L’économie canadienne se ralentit dans la foulée des effets de la guerre commerciale déclenchée par les États-Unis. Cette affirmation se vérifie du fait des impacts directs, sur le Canada, des interventions commerciales ciblant notre pays; or, il s’agit aussi d’une fonction de l’automutilation de l’économie américaine du fait de ces interventions déployées contre presque toutes les nations qui participent à ces échanges commerciaux. Dans nos prévisions de juin, nous supposons que le tarif effectif sur l’ensemble des importations (biens et services) des États-Unis s’établira à 10 % et à 4 % sur les exportations totales du Canada (pour toutes les destinations). Dans cette note, nous analysons les options budgétaires qui pourraient s’offrir au Canada afin de pallier les conséquences de ce bouleversement économique. Nous nous penchons sur les questions suivantes : La politique budgétaire a-t-elle un rôle à jouer dans la gestion du choc commercial? Quelles sont l’ampleur et la chronologie de l’aide budgétaire qui permettraient de compenser largement l’impact de la guerre tarifaire sur l’économie du Canada, si c’est ce qu’on souhaite? Cette politique donnerait-elle lieu à des pressions inflationnistes assez fortes pour déclencher une hausse du taux directeur, au lieu de le maintenir à son niveau actuel de 2,75 % avant de commencer à l’abaisser au début de 2026 selon nos prévisions actuelles? Auraient-elles pour effet de faire fuir les investissements privés? Et pourraient-elles placer la position budgétaire du Canada sur un parcours non durable?

Nous constatons que l’ampleur du programme d’aide budgétaire qui permettrait de compenser largement l’impact du paysage tarifaire rehaussé, sans créer de pressions inflationnistes excessives, correspond à peu près à 1,6 fois celle que nous avons retenue en hypothèse dans les dernières prévisions que nous avons publiées, pour atteindre 1,25 % du PIB à son plus haut à la fin de 2027. Ce programme d’aide prévoit des mesures temporaires — grâce à l’accroissement des transferts ou des remboursements de taxes aux particuliers — et une hausse permanente des dépenses consacrées aux investissements publics. L’augmentation des transferts ou des remboursements de taxes permet d’épauler l’économie lorsqu’elle en a besoin le plus et est annulée pour éviter de produire des pressions inflationnistes indésirées lorsque l’économie reprend du mieux et a moins besoin d’aide. L’augmentation permanente des dépenses consacrées aux investissements publics permet de compenser l’impact permanent, dans la colonne de l’offre, de la guerre commerciale sur le PIB du Canada et en augmente le potentiel à plus long terme, en rehaussant les capitaux publics et — par le truchement des effets de mobilisation — les capitaux privés. L’impact de cette aide budgétaire compensatoire des tarifs sur l’inflation et sur le taux directeur est généralement modeste, et la détérioration à court terme de la position budgétaire est aussi gérable à notre avis, puisque son ampleur est inférieure à celle observée pour le gouvernement fédéral pendant la Grande récession et qu’elle est nettement moindre que l’époque du déficit structurel des années 1980 jusqu’au milieu des années 1990.

──────────────────────────────

Objectif de l'exercice = D'après le texte sur l'aide budgétaire canadienne, quelle part du PIB le programme d'aide atteindrait-il à son plus haut, et à quel moment ?

Enregistrements conservés =
──────────────────────────────

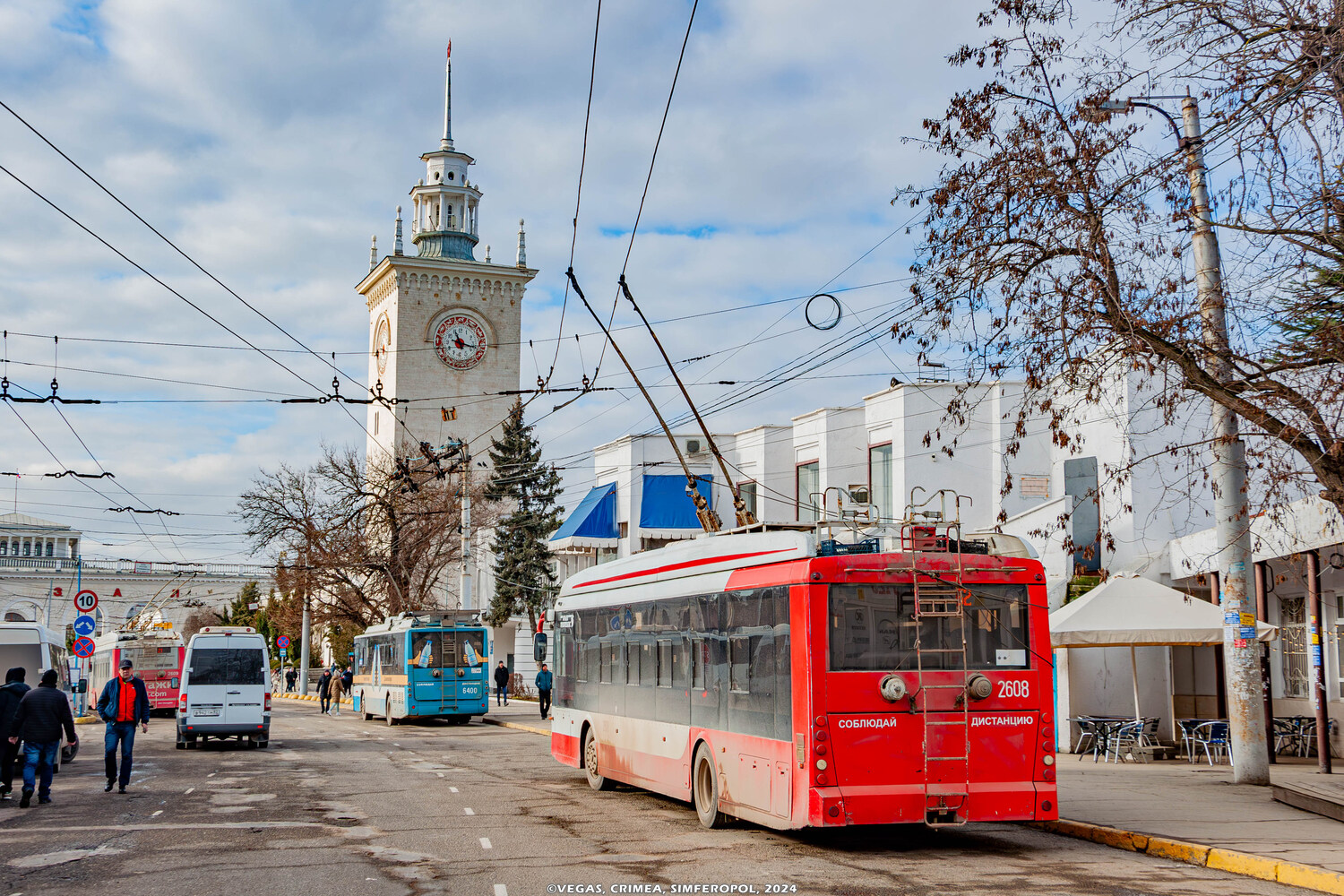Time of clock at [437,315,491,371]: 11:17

──────────────────────────────

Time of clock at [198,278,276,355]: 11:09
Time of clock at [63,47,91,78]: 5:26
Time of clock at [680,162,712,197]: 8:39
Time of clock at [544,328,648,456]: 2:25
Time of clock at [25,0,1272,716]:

──────────────────────────────

Corrigé = Il atteindrait 1,25 % du PIB à la fin de 2027.